Eroticism requires unresolved tension and so inherently embodies paradox. As sex researcher Jack Morin explains, the “erotic equation” is attraction plus obstacle equals eroticism. The obstacle to the object of one’s desire makes it more enticing and exciting–that much more erotic. Esther Perel similarly argues that erotic desire requires space–a distance from which to desire the other. Of course this has implications for romantic love relationships that cultivate closeness and thus can end up squashing erotic desire–a big problem, especially for monogamous relationships. But we can all take this into account–whether dating, single, or partnered. Our erotic desire hinges on some degree of tension. 

I love that as a society we are beginning to recognize the diversity of sexualities that we as humans are capable of experiencing. It can also get confusing and even limiting to slap a few labels on ourselves in an effort to describe the dynamic, fluid, and evolving part of ourselves that is our sexual attraction and desire.

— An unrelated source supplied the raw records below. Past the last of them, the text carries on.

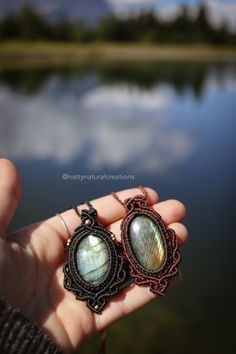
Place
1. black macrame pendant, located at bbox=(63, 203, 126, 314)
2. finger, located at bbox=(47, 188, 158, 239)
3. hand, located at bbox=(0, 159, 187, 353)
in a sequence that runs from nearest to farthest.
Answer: hand, located at bbox=(0, 159, 187, 353) → black macrame pendant, located at bbox=(63, 203, 126, 314) → finger, located at bbox=(47, 188, 158, 239)

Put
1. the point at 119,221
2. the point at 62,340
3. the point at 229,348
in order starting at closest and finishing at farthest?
the point at 62,340, the point at 119,221, the point at 229,348

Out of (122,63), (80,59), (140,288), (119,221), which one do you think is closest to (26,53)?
(80,59)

In my experience, we can come to a deeper connection with ourselves by exploring what Jack Morin calls our core erotic theme.

Our core erotic theme pulsates at the junction of fear and desire. Morin argues that our early experiences as children shape our core erotic theme, which is often connected to fears we experienced and eroticized in a subconscious effort to cope with the fear. Fear and desire are closely linked, and we often end up eroticizing things we are afraid of. Think about the thrill of scary movies or roller coasters: we at once fear and desire these intense experiences–they tow the erotic line. Whether or not the fears we experienced were of real or imagined threats almost doesn’t matter–they can still shape our core erotic theme. 

As children, our family dynamics and early experiences have profound impacts on our being, especially when we have needs that aren’t met. No caregivers can meet all of their children’s needs. Even children who grow up in the most loving and well-intentioned families experience the pain and wounding of unmet needs. These experiences form our core wounds. While our experiences are varied, there are a few primary core wounds that are central to the human experience: For example, “I am not enough,” “I am defective,” “I am helpless/powerless,” “I am unworthy,” “I am unloved,” “I am undesirable,” or “I am not heard.” The erotic fears and desires that emanate from our core wounding are perhaps the keys to the deepest parts of our psyche.

Arguably, our core wounding influences all aspects of our lives, not only our main erotic themes. Sex is a potent way to play out and heal our core wounding because it is so charged. In sex, we are physically and emotional vulnerable, navigating interpersonal dynamics, intimately exchanging energy, and putting our nervous systems into a heightened state–the perfect conditions for powerful experiences and deep transformation. 

Your core erotic desires are the things you want to feel during sex–the feelings that really turn you on and rev you up. If we fear not being good enough, we might want to be praised and adored as a way to soothe that fear and feel that we are good enough. Or we might want the exact opposite! It could feel empowering to enact a humiliating scene so that we can feel the pain of not being good enough in a way that is consensual and conscious.

Consider the classic archetype of the high powered business man who spends his days making decisions and leading the actions of others. He is expected to be in control of himself and others, and is, at least outwardly, often revered and respected by his employees. To balance, he longs to feel submissive, controlled, debased, even humiliated. Perhaps his fear of being powerless creates both his ambitious drive to succeed in business and his erotic desire to experience powerlessness in the bedroom–or the dungeon. 

I love this concept of the core erotic theme and find it very useful in understanding and getting to know our turn ons in all their paradoxical glory. And then I consider the multidimensionality of our core erotic theme, the ways they can express in both dark and light aspects. If your core erotic desire is to feel special, for example, you might enjoy the light expression of being worshipped, praised, and adored by a tender lover. Or, you might feel special via a dark expression, like being tied up and spanked in a kinky dungeon scene. I believe all themes hold both light and dark expressions, and that in exploring both, we come even more into wholeness.

While the types of activities we might want to experience may be influenced by our core erotic theme, it more so speaks to the energy with which we want to experience them. The same activity can induce many different feelings that might fulfill a variety of core erotic desires. For example, rope bondage might cause someone to feel controlled, confined, chosen, or cared for depending on the individual’s personal associations with being tied up, the broader society’s messages about what being tied up means, and media depictions.